EXERCISE –
Copy out each line of the material below that holds the string "States".

----------

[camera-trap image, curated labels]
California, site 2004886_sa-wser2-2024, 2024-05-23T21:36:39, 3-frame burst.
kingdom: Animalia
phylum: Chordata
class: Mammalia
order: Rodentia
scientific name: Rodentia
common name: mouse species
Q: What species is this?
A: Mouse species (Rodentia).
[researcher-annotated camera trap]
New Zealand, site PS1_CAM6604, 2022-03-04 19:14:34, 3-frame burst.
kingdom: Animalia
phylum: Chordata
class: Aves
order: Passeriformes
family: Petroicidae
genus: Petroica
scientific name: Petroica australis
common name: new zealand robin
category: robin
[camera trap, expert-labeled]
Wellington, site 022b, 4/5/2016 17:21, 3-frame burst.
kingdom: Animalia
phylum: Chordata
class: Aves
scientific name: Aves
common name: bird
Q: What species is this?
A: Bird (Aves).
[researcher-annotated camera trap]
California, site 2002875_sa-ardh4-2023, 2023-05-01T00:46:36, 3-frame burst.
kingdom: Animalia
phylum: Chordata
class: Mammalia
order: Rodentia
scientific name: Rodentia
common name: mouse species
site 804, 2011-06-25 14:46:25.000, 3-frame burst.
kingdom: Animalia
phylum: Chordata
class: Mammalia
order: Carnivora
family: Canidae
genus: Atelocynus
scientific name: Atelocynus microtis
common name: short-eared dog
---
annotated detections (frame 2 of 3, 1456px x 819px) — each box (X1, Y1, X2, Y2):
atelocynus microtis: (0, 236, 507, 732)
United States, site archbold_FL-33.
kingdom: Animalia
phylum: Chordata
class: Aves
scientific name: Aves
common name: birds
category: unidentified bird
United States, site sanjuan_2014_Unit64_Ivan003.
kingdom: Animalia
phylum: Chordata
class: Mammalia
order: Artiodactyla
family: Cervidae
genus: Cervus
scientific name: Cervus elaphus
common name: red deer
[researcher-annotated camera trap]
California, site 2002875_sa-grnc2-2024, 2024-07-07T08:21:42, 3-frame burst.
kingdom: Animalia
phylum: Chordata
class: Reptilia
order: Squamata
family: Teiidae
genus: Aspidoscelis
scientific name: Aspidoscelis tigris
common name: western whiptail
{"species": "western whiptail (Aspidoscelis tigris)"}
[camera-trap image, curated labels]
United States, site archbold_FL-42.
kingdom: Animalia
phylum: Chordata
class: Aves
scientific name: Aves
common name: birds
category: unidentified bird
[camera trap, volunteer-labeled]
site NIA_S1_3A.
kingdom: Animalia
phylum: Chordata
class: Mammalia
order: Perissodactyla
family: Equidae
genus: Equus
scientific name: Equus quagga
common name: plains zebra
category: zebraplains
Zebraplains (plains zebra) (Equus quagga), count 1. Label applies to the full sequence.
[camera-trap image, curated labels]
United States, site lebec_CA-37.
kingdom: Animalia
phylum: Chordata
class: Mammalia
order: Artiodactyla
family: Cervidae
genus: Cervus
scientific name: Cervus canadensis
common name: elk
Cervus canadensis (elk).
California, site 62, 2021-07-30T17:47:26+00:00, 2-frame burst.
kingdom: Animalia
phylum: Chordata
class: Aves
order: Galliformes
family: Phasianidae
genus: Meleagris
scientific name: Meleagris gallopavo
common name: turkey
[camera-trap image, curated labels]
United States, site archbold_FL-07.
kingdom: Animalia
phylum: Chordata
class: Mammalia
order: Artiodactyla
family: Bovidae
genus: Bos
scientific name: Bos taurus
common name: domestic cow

----------

TASK ANSWER –
United States, site archbold_FL-33.
United States, site sanjuan_2014_Unit64_Ivan003.
United States, site archbold_FL-42.
United States, site lebec_CA-37.
United States, site archbold_FL-07.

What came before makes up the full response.